Top-paying job University presidents' pay can hit $550,000 or more, but most make about half that. [My italics.]

CNN Money must have some seriously arithmetic-impaired copy editors. If it is true that “most [professors] make about half” of $550,000, then $225,000 a year is below average salary for a college professor. 2 I cannot begin to tell you how much I wish this were true, my job’s #2 ranking nothwithstanding. My guess is that CNN Money means that most university presidents make about half of $550,000. 3 On the same page, CNN Money summarizes that the “average salary” of a college professor is $81,500, which might be closer to the mark if one includes the salaries of professors who teach in schools of business, economics, law, and medicine. However in schools of Arts and Sciences, and in humanities departments especially, professors make well below this figure. $200,000 is how much the most highly paid (and most famous) professors of English make (hint: none of them teach in the Ohio University English Department). At Ohio University, starting pay for an assistant professor of English is between $44,000 and $50,000 and yearly raises are smaller than 2% which is not enough to keep up with inflation.

There are many things that rock about being an English professor, but I will tell you now that pay is not one of them. Oh, and since I can hear it tick every time I press a letter on my keyboard, the tenure clock thing sucks pretty hard, too.

UPDATE: embedded in a graphic titled “Working Really Hard For the Money CNN Money provides a truth-in-ranking caveat that there are “a few careers where the time and money invested to qualify for a position can be disproportionately high to the pay.” There, CNN Money details that an “Assistant professor, liberal arts” can expect annual earnings of $44,300. Architects get the worst of it at $34,000, with medical research scientists not much better off at $35,520 per annum.

The part that really caught my attention was the admission that there are a class of jobs that

may require a great deal of time and money in graduate education, offer working conditions that only passion can excuse, and there may be such a long run for the roses that you forfeit prime working and child-bearing years just to achieve a salary that college peers were earning a decade earlier.

end of article

Notes

1 A side-effect of this freedom is that sometimes I have to engage in distasteful research.
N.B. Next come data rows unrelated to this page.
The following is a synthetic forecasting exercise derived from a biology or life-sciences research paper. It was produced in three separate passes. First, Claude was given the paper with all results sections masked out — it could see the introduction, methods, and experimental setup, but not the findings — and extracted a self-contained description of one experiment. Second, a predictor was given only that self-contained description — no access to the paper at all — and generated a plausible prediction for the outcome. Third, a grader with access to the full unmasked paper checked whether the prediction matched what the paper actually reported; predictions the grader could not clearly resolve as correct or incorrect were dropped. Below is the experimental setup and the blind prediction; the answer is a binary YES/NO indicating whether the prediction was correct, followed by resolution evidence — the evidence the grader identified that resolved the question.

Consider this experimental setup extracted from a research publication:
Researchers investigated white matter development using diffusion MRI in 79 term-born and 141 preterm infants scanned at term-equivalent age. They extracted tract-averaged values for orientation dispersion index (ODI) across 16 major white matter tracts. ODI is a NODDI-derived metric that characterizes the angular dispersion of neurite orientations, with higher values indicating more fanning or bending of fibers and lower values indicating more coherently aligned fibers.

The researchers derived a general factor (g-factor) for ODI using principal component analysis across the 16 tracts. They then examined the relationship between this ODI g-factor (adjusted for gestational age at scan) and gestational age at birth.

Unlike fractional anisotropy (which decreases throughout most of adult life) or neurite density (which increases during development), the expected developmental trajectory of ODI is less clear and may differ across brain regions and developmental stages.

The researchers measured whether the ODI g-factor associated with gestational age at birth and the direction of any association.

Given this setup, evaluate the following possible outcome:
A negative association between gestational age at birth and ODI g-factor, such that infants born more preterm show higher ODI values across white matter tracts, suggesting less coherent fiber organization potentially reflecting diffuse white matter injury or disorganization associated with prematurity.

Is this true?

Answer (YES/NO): NO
For example, Dawn of the Dead (Romero 1978) was great when I was 15 years old, but now I'm more sensitive to violence graphic and otherwise. A few nights ago just before bedtime, I lay down with Max Brooks's 2003 The Zombie Survival Guide: Complete Protection From the Living Dead and after reading “the main reason zombies tend to stay in cities instead of fanning out into the countryside is because an urban zone holds the highest concentration of prey” (16) I had to put the book down. I lay in my bed at 3:30 am, comforting myself by asking, “If the dead started reanimating, why would they come to my house of all houses?” Of course, this line of thinking doesn't work for the psychoanalytically-inclined because the answer to that question is the question “If the dead started reanimating, why wouldn't they come to my house?”

2 Elsewere, CNN Money does have more accurate data on professors’ salaries.

3 NB: It is possible to be a university president without have ever having been a university professor.

Work Cited

Brooks, Max. The Zombie Survival Guide: Complete Protection From the Living Dead. New York: Three Rivers Press, 2003.